Assignment:
Output word for word the lines from the one with "ゴルフパートナー 小山店のアルバイト情報" to the final line of the data, both ends included, but skip the pictures.

Data extract:
-- Opening Marker --

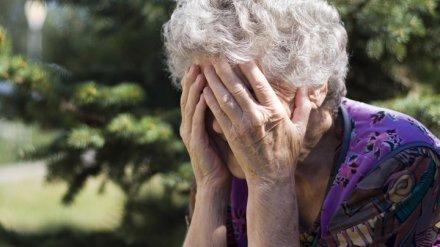 В Воронеже доверчивая бабушка отдала 150 тыс. рублей на лечение незнакомки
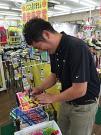 ゴルフパートナー 小山店のアルバイト情報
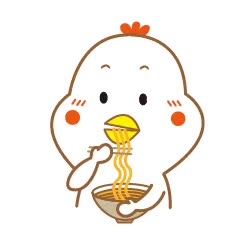 Watch and share Cock Emoticons GIFs and Transparent GIFs on Gfycat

-- Closing Marker --

Result for this exercise:
 ゴルフパートナー 小山店のアルバイト情報
 Watch and share Cock Emoticons GIFs and Transparent GIFs on Gfycat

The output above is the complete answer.